Transforming Care: You’ve interviewed a number of ACOs about their strategies for managing postacute care, which include creating preferred SNF networks and employing SNFists to manage the care of patients. Other ACOs are substituting home health and outpatient services for facility-based care. Did you find many ACOs directly admitting patients to SNFs rather than hospitals as part of the three-day waiver program?

Mechanic: There’s a lot of interest in that — particularly from physician-led ACOs that want to keep people out of the hospital and in appropriate, lower-cost settings. But the volume of direct admits was pretty low. The reason is that it’s complicated to organize. Someone in the emergency department has to flag the patient, make sure the patient is an ACO member, and have a designated clinician to sign off that the case is appropriate for a direct admission. Then they have to find a bed in a SNF that CMS has approved to receive direct admissions with at least a three-star rating. You can imagine in a busy emergency department, it’s difficult to make all that happen. We also found a lot of ACOs were interested in using home health providers to work with high-risk patients. That was also difficult because home health agencies think in terms of 60-day episodes. Getting them to do one-time visits for care coordination or urgent care isn’t easy outside of a certified home health episode. ACOs would need to pay directly for these visits since they aren’t covered by Medicare.

Transforming Care: When you looked at collaborations between hospitals and skilled nursing facilities, did you see patterns in what they hoped for from one another?
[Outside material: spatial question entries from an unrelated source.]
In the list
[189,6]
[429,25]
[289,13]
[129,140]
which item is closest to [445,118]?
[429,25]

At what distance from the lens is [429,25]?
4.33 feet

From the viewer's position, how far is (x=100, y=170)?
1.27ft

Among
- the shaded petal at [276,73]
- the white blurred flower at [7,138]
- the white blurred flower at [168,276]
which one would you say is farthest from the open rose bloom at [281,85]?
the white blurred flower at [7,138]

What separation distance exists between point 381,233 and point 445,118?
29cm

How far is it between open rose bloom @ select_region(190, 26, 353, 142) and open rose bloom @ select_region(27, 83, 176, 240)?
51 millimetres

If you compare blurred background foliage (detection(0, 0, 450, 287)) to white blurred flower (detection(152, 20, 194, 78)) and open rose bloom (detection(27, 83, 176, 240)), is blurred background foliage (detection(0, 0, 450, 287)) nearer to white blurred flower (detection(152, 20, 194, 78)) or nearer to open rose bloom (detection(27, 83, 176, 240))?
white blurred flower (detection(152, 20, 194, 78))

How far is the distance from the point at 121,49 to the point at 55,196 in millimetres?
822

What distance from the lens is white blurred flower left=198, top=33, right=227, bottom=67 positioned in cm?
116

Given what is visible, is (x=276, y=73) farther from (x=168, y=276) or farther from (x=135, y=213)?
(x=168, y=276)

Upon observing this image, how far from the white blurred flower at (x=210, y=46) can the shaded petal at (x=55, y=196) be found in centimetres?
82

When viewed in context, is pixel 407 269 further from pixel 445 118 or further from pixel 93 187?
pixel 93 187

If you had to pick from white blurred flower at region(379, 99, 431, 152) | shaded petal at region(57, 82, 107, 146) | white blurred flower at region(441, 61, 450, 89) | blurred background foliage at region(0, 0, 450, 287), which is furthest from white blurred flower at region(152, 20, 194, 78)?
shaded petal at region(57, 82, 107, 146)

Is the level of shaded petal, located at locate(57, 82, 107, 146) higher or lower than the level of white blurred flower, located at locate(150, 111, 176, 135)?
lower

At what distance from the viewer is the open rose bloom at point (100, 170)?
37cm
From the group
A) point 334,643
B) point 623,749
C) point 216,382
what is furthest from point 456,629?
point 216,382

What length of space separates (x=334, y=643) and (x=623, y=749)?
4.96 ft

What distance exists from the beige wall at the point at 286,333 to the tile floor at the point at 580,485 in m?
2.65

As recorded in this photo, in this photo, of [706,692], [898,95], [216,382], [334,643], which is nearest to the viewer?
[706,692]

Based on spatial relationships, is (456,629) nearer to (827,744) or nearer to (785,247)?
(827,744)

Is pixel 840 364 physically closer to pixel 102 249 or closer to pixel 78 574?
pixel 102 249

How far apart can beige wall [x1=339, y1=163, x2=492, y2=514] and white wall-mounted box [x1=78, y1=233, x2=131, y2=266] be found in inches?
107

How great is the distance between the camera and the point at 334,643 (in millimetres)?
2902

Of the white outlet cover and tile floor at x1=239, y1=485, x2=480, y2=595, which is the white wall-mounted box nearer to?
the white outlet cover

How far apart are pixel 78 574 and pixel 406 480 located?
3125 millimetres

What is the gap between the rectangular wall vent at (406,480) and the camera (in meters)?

Mechanic: The hospitals are interested in reducing SNF length of stay, costs, and readmissions. They want to make sure a clinician will see newly admitted patients within 24 hours. Are a care plan and advance directives in place? Will the SNFs discharge them to the ACO’s preferred home health agency and make sure they have an appointment with a primary care provider? For their part, the SNFs want the collaboration to provide more referrals — especially if the ACOs expect shorter lengths of stay. They also want to see better communication: Did they get a discharge summary right away? Can they get a clinician on the phone right away? Some ACOs send nurses out to do medication reconciliation, which can help reduce adverse outcomes.

Transforming Care: Do you worry about having a two-tier system of postacute care: one tightly managed and one not?

Mechanic: I think there is clearly a potential for the system to bifurcate. As ACOs get better at steering and gain more experience using narrow networks, it is going to get tougher for skilled nursing facilities to rely on cross-subsidization from Medicare rehabilitation patients to cover the costs of long-term residents covered by Medicaid. The outlook is stronger for home health providers, especially those that are responsive to ACOs and get out to visit patients quickly.